As suggested in the example above, under the Poisson distribution, we can find out the probability of a given number of events occuring in a fixed interval of time. 

It takes only one parameter, lambda (λ), which is the average number of events occuring in an interval of time or space. In our hospital scenario, λ = 5. The probability mass function is given by:

$$
f(k; \lambda) = \Pr(X = k) = \frac{\lambda^k e^{-\lambda}}{k!}
$$

where k is the number of occurence, e is [Euler's Number](https://en.wikipedia.org/wiki/E_(mathematical_constant)), and k! is the factorial.

In [7]:
poisson()

interactive(children=(IntSlider(value=3, description='λ', max=40, min=1), IntSlider(value=2, description='k', …

## Geometric

Now, imagine you work as a customer service specialist and your team receives thousands of calls a day. Your manager shared the team's performance data: the probability of an agent solving a single customer's refund issue on the first try is 44%. You know that not every call can be successfully resolved because some require multiple interactions. 

In the scenario above, a geometric distribution can help you model the probability of requiring exactly 'k' calls before the first success. In other words, each call (event) is a Bernoulli trial for a single customer. Some questions you might ask are:
- What is the probability that your coworker Elizabeth will resolve an issue on the 3rd attempt?
- Given p = 0.50, how many attempts would it likely take to solve a customer's issue at a 30% probability.

By using the Geometric Probability Mass Function (PMF), we can predict how often issues require multiple calls in order to reduce resolution time for certain cases.  

$$
P(X = k) = (1 - p)^{k-1} p, \quad k = 1, 2, 3, \dots
$$

Where P(X=k) is the probability that the first success occurs on the k-th trial.

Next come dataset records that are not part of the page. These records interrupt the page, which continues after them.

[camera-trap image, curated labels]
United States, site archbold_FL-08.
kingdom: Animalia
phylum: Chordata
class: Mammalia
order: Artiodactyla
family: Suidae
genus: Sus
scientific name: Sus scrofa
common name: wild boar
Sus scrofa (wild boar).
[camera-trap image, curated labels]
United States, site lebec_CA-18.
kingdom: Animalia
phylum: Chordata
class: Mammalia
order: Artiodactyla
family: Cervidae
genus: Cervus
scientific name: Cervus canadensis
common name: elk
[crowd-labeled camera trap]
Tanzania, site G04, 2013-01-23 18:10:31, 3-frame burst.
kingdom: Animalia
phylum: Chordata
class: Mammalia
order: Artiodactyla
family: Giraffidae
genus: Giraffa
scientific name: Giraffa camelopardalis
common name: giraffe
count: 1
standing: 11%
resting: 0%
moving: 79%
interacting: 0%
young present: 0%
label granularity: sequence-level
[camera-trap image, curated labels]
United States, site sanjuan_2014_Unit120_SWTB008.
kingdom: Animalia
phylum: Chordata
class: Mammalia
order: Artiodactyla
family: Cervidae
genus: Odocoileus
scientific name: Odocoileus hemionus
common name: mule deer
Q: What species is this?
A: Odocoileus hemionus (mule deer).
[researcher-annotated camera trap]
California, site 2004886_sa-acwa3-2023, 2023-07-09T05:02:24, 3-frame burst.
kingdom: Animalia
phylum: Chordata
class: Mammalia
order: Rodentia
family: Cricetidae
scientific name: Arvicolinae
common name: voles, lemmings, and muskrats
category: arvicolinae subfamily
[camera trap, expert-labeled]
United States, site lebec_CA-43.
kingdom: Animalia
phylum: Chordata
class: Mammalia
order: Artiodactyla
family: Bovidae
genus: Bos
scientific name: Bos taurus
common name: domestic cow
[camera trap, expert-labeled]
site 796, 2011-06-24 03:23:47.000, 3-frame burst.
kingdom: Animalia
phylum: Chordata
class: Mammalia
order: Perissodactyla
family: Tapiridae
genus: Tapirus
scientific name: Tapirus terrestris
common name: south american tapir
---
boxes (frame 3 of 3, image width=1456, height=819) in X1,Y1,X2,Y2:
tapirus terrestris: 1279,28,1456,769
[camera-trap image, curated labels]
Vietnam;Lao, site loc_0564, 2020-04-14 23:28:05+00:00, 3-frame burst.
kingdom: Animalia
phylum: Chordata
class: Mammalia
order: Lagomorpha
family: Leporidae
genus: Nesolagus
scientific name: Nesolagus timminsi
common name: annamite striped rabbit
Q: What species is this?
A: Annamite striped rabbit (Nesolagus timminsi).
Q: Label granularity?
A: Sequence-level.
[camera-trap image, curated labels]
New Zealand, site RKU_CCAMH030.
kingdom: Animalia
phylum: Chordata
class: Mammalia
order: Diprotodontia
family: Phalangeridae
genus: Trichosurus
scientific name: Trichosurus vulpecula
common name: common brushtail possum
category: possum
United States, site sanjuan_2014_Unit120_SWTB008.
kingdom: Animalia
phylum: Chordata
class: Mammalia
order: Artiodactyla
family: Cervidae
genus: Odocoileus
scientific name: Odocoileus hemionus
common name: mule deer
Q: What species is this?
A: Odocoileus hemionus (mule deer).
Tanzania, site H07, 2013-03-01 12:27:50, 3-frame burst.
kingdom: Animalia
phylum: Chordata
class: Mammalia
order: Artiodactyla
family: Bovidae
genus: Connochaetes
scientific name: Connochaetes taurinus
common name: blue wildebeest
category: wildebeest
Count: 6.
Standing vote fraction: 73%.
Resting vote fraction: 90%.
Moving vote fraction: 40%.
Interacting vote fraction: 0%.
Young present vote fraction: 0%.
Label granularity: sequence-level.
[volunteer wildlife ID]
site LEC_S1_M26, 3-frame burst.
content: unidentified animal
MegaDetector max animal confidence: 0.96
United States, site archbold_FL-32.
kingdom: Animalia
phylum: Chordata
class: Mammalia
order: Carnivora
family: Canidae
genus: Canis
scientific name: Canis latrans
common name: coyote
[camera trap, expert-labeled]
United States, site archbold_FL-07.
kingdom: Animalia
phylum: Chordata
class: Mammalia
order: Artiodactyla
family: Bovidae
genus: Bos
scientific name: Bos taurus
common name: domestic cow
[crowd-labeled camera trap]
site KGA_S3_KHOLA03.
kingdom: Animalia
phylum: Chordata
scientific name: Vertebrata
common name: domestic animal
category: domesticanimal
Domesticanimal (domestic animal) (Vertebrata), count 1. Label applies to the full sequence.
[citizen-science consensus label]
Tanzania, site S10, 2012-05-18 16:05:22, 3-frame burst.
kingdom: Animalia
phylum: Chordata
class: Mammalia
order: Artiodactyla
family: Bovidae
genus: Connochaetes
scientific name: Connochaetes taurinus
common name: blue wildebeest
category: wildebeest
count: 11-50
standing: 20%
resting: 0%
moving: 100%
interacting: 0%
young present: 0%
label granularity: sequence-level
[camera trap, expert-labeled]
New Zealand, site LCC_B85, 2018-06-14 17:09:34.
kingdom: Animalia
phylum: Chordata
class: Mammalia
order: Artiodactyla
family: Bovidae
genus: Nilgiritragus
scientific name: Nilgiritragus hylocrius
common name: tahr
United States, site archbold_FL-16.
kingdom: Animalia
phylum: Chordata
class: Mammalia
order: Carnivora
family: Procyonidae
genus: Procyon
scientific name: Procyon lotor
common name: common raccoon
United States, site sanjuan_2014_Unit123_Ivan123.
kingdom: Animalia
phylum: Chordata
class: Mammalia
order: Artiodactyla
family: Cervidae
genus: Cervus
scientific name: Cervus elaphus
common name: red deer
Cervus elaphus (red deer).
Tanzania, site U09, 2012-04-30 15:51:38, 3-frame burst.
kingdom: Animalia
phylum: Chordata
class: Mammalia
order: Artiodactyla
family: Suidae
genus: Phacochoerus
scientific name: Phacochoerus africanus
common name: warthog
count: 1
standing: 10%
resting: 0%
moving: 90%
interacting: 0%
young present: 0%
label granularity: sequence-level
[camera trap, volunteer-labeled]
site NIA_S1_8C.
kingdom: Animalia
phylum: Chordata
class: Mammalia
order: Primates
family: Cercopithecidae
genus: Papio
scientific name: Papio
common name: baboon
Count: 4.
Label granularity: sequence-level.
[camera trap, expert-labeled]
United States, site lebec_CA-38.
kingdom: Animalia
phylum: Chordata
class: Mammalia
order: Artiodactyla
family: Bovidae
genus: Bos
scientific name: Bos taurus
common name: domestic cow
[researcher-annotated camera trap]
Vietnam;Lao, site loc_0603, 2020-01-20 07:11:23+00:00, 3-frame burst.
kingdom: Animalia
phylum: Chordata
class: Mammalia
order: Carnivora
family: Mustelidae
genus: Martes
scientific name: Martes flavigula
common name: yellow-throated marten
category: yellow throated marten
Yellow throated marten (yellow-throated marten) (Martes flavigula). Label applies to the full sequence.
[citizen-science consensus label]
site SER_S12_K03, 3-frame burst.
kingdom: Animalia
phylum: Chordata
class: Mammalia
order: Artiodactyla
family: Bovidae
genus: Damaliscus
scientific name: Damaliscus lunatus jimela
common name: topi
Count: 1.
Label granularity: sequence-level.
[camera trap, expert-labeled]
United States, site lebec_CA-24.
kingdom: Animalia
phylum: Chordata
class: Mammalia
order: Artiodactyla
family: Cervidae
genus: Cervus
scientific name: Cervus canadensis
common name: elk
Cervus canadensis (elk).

### Memorylessness Property ###

The probability of waiting n more trials for success does not depend on how many failures have already occured as each trial has to be independent. 

And lastly, each call attempt (trial) is for a single customer. If we're tracking multiple different customers calling about the same issue, then each call would be a new and independent event. Geometric distribution would not apply here.

The Geometric Distribution has one parameter p, which is the probability of success in a single trial.

In [8]:
geometric()

interactive(children=(FloatSlider(value=0.5, description='p', max=1.0, min=0.01, step=0.02), IntSlider(value=3…

# Conclusion

In this notebook, you learned various scenarious in which we can employ the Bernoulli, Binomial, Poisson, or Geometric Distribution. There are several others you can utilize depending on what you are trying to model or predict. The probability mass function allows us to obtain the probability that a discrete random variable is exactly equal to some value (eg. using Poisson to check the probability that a restaurant gets 12 customers in the next hour). You also iteracted with parameters within each function to see how the distribution behaves. 

Congratulations on making it to the end!